*** Block opens ***

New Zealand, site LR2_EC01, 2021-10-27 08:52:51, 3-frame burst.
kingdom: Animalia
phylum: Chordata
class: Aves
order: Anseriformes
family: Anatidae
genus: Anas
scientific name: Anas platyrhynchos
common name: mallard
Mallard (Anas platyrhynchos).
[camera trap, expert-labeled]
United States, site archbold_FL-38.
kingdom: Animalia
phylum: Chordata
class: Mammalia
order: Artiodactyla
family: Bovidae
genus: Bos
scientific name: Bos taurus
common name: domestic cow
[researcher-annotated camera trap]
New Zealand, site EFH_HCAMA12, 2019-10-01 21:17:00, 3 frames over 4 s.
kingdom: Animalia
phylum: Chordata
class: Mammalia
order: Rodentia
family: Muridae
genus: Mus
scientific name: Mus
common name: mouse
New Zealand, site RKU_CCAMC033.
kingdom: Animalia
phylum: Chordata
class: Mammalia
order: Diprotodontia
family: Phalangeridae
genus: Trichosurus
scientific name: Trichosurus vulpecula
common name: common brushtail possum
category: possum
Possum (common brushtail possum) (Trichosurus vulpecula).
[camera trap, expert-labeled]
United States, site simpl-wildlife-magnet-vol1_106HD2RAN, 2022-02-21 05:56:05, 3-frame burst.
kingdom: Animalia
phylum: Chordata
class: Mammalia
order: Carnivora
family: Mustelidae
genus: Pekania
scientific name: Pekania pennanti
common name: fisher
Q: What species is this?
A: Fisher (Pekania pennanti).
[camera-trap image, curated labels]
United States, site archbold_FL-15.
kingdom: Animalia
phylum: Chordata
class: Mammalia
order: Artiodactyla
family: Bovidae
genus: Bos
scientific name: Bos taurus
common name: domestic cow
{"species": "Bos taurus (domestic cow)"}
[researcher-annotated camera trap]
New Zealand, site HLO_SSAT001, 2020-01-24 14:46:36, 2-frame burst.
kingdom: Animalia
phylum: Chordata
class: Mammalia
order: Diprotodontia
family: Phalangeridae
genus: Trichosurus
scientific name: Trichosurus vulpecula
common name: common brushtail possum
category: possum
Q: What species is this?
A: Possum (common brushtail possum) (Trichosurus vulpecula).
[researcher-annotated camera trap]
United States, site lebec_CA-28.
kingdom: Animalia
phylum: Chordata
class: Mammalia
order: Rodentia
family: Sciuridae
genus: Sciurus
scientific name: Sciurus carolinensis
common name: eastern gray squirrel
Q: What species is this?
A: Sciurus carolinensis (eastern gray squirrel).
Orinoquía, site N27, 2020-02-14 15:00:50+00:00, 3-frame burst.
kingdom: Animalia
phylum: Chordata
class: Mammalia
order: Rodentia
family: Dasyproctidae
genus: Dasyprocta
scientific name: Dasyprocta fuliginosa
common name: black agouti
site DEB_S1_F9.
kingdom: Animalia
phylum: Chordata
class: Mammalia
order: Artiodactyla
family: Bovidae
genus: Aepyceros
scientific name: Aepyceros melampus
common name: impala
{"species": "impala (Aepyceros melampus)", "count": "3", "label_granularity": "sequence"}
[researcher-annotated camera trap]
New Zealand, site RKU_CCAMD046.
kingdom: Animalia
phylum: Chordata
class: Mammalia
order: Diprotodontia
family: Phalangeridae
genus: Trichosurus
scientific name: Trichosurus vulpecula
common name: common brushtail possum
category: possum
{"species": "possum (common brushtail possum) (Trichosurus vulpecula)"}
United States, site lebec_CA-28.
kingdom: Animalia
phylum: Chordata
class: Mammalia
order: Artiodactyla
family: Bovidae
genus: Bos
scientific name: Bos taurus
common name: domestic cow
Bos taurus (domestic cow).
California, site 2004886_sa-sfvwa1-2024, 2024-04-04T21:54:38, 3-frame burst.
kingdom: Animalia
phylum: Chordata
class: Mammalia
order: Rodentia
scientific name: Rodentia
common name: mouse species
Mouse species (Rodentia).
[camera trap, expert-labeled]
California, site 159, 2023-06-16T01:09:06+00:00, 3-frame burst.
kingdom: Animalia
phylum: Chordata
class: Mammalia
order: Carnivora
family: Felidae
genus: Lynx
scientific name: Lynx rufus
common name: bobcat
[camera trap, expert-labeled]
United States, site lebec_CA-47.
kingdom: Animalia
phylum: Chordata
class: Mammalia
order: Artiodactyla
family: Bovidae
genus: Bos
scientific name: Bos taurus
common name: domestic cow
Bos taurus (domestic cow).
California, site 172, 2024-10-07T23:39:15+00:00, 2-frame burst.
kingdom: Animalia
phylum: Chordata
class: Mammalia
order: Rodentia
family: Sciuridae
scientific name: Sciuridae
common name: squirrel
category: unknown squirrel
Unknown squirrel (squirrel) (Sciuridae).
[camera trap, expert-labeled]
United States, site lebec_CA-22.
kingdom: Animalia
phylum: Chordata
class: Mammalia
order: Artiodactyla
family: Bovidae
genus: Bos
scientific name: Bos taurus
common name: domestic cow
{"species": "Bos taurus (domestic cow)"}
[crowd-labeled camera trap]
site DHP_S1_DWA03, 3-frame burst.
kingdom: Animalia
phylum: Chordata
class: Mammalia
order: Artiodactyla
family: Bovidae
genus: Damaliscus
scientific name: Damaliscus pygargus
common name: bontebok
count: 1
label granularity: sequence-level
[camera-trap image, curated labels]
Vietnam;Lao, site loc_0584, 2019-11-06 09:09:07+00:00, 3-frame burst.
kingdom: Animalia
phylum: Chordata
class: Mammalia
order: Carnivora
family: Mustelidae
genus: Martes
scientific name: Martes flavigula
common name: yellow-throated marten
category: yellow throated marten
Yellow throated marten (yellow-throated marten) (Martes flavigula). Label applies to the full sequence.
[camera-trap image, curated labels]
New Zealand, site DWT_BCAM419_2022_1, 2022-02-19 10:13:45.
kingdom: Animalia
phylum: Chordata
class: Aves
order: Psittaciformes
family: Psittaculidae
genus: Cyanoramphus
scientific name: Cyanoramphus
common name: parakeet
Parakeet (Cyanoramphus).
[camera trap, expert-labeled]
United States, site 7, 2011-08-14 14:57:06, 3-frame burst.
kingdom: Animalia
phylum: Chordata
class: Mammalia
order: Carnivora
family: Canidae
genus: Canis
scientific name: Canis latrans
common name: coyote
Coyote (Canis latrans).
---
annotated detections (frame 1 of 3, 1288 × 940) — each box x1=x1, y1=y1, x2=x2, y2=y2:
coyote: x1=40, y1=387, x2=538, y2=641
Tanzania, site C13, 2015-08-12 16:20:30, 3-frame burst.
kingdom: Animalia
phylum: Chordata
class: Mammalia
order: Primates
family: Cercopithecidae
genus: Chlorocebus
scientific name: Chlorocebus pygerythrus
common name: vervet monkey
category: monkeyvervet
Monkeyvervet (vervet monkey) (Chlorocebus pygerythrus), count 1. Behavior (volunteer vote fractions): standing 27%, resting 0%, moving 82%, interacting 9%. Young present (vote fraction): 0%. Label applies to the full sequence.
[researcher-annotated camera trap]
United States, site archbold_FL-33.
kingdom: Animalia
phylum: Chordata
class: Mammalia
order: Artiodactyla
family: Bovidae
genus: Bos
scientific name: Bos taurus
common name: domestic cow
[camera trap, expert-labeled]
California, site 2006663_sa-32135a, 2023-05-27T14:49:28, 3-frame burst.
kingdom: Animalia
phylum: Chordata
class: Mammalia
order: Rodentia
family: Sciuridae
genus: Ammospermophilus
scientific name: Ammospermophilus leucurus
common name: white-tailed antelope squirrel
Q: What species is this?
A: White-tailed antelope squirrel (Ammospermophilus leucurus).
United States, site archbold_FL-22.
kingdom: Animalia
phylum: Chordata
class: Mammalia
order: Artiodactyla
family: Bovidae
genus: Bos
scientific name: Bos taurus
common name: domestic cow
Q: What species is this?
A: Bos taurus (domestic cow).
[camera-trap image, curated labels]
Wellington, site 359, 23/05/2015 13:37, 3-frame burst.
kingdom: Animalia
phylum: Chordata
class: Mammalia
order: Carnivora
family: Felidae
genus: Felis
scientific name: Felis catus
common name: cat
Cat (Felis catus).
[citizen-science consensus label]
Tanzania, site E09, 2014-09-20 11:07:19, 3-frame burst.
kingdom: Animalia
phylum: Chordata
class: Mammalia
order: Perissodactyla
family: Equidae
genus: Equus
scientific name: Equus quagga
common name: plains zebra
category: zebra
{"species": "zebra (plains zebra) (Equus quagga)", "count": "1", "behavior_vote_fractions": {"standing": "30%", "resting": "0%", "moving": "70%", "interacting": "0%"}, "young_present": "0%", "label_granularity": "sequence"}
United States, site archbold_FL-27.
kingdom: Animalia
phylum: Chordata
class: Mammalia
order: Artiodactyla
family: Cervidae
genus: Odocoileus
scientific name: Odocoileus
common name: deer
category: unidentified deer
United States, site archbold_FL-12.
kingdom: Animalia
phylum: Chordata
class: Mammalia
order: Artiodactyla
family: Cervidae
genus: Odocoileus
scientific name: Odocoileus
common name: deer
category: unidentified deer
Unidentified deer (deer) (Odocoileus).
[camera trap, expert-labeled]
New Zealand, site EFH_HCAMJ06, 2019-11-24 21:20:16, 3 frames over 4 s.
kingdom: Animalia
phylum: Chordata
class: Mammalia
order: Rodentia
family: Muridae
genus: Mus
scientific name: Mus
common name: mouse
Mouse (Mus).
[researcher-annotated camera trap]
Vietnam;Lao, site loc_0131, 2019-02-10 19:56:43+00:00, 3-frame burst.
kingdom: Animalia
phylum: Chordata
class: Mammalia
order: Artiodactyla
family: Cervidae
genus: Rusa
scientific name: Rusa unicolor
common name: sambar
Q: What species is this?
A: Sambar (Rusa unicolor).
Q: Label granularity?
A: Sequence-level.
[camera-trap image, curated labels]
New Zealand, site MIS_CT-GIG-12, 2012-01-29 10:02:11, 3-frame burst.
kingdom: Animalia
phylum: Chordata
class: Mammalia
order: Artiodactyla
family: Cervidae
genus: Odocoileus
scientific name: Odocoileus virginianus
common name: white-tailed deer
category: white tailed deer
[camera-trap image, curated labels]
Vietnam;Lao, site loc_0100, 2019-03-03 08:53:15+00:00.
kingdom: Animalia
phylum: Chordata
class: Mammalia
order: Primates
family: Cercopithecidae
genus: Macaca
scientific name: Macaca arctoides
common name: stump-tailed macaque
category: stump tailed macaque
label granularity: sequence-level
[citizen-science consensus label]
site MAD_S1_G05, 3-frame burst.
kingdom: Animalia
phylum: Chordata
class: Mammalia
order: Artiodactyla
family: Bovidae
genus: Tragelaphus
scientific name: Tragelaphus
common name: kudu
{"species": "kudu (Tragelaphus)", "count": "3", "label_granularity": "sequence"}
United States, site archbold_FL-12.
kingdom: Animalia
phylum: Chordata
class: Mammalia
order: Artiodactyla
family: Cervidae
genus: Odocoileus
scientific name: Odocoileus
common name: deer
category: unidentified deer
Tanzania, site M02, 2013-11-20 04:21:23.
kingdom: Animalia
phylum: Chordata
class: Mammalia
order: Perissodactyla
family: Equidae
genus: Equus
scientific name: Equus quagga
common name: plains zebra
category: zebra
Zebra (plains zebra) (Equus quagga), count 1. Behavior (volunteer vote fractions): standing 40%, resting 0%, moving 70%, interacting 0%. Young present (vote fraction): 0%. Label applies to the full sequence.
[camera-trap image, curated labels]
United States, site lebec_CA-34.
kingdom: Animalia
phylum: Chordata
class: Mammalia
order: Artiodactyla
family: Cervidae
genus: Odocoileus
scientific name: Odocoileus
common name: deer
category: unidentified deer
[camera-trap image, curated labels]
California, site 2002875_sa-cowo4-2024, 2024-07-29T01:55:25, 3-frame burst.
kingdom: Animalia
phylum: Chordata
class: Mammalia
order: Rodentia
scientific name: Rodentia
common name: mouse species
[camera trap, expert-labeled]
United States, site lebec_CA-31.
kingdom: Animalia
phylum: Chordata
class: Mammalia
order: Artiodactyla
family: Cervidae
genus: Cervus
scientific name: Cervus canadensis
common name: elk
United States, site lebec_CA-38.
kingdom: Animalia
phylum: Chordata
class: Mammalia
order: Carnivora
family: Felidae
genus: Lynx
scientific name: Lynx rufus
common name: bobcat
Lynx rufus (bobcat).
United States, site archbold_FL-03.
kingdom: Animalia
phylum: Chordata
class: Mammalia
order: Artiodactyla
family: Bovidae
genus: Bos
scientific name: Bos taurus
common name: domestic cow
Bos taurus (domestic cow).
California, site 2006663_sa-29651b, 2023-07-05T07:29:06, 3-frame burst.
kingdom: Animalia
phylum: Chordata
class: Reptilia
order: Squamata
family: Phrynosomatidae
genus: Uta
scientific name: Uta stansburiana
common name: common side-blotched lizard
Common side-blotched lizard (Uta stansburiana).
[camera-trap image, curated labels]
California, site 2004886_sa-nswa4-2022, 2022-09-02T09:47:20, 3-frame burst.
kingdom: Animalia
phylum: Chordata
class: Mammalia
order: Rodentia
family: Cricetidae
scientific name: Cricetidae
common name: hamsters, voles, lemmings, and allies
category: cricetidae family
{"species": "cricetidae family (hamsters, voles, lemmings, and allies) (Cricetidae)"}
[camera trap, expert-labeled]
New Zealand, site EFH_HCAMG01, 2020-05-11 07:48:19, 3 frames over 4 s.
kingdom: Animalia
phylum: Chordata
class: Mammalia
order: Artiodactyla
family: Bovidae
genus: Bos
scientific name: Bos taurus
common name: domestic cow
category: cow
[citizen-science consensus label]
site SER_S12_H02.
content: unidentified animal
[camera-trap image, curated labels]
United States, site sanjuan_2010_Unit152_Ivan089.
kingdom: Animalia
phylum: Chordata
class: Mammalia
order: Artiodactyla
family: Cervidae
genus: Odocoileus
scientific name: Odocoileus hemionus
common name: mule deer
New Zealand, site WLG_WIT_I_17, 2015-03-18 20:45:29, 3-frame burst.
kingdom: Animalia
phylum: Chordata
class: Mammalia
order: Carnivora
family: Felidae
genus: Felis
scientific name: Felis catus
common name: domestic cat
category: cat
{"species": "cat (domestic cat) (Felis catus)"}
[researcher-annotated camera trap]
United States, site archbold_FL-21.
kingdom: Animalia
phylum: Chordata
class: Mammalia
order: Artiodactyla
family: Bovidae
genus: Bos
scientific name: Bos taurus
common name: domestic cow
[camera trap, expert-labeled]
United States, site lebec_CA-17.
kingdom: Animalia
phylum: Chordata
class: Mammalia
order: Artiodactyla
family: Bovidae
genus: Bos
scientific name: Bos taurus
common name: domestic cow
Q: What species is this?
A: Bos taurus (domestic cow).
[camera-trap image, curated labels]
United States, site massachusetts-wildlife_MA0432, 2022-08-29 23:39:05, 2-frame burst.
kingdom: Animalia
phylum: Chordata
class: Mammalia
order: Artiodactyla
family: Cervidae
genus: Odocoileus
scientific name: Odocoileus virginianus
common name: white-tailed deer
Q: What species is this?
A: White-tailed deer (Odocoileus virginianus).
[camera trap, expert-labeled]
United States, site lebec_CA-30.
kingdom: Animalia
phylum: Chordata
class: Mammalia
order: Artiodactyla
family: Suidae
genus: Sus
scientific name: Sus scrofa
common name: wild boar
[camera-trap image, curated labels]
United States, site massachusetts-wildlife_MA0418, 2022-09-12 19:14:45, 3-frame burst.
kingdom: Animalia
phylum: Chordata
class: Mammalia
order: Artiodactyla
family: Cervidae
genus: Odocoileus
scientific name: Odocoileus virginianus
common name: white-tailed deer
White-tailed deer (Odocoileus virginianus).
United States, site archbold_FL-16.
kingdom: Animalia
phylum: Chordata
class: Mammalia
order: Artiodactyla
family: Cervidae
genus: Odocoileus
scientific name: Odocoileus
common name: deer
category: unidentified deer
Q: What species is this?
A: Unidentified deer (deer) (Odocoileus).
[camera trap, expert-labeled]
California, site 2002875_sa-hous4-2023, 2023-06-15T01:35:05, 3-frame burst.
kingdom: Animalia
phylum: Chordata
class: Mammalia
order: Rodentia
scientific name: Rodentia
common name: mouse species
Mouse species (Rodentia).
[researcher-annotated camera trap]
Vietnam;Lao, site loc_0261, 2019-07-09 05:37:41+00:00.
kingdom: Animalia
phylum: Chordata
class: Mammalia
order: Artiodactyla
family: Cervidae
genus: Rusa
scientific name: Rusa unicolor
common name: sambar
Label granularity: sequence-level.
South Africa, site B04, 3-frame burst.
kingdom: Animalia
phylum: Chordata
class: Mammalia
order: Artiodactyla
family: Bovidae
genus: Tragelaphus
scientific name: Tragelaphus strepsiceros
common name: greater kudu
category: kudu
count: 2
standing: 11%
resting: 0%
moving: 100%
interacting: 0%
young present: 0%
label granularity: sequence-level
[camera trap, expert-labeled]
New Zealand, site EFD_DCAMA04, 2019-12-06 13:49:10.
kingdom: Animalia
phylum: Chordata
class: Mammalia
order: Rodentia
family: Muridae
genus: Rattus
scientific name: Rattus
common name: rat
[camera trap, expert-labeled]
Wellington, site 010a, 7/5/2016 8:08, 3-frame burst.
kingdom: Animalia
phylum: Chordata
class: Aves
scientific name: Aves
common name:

*** Block closes ***

Task to carry out:
When a line in the material above includes the word "Tragelaphus", copy that line.

Output of the task:
genus: Tragelaphus
scientific name: Tragelaphus
{"species": "kudu (Tragelaphus)", "count": "3", "label_granularity": "sequence"}
genus: Tragelaphus
scientific name: Tragelaphus strepsiceros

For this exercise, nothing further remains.